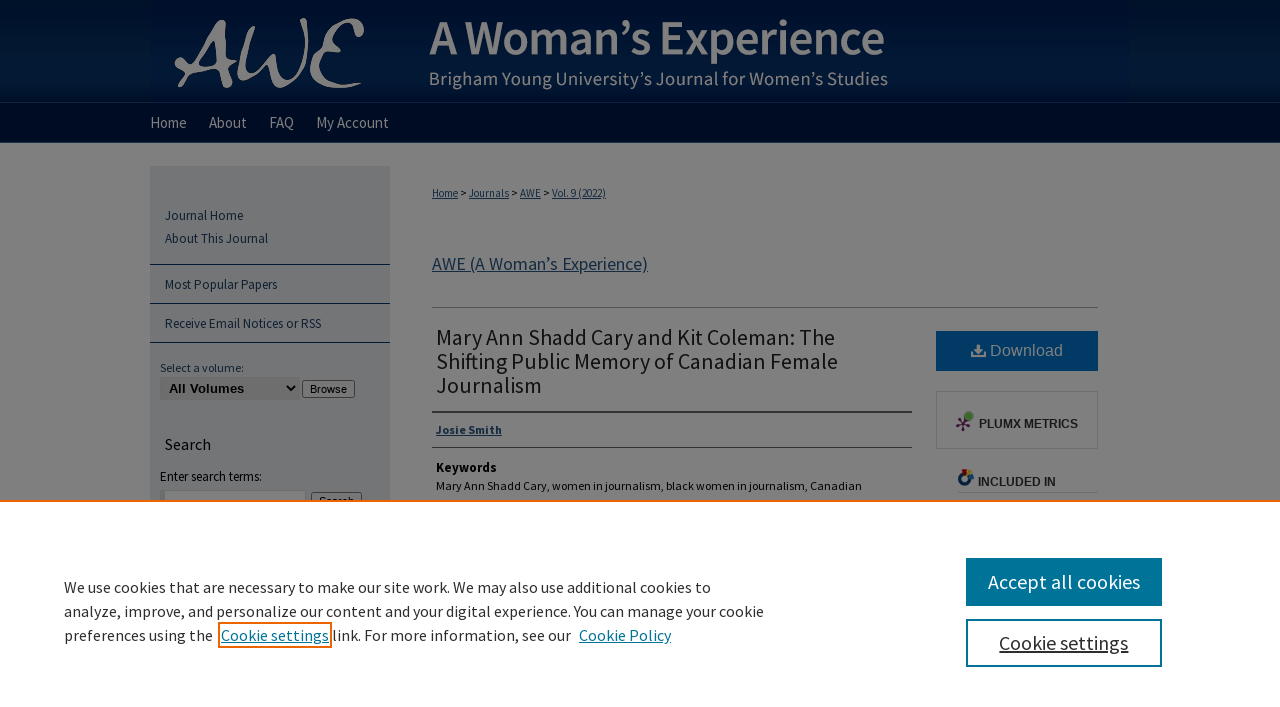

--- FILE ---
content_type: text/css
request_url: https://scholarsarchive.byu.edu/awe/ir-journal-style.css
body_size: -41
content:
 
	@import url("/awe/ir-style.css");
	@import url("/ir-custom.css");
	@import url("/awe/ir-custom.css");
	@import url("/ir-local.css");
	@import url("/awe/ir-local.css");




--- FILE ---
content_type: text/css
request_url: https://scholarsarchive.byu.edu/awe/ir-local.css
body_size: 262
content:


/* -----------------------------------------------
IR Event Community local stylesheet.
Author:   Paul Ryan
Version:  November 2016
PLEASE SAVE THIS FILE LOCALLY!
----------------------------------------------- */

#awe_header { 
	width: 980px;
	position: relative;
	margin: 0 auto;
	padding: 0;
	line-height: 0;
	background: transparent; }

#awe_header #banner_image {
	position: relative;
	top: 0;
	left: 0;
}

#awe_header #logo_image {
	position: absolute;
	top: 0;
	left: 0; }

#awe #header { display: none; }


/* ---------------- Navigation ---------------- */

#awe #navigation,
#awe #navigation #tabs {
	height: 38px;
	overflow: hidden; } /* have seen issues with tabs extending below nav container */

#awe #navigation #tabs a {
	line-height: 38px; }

### Work item
The reply must match the records exactly, apart from the pictures, which are left out.

### Task response
--- FILE ---
content_type: text/css
request_url: https://scholarsarchive.byu.edu/awe/ir-journal-style.css
body_size: -41
content:
 
	@import url("/awe/ir-style.css");
	@import url("/ir-custom.css");
	@import url("/awe/ir-custom.css");
	@import url("/ir-local.css");
	@import url("/awe/ir-local.css");




--- FILE ---
content_type: text/css
request_url: https://scholarsarchive.byu.edu/awe/ir-local.css
body_size: 262
content:


/* -----------------------------------------------
IR Event Community local stylesheet.
Author:   Paul Ryan
Version:  November 2016
PLEASE SAVE THIS FILE LOCALLY!
----------------------------------------------- */

#awe_header { 
	width: 980px;
	position: relative;
	margin: 0 auto;
	padding: 0;
	line-height: 0;
	background: transparent; }

#awe_header #banner_image {
	position: relative;
	top: 0;
	left: 0;
}

#awe_header #logo_image {
	position: absolute;
	top: 0;
	left: 0; }

#awe #header { display: none; }


/* ---------------- Navigation ---------------- */

#awe #navigation,
#awe #navigation #tabs {
	height: 38px;
	overflow: hidden; } /* have seen issues with tabs extending below nav container */

#awe #navigation #tabs a {
	line-height: 38px; }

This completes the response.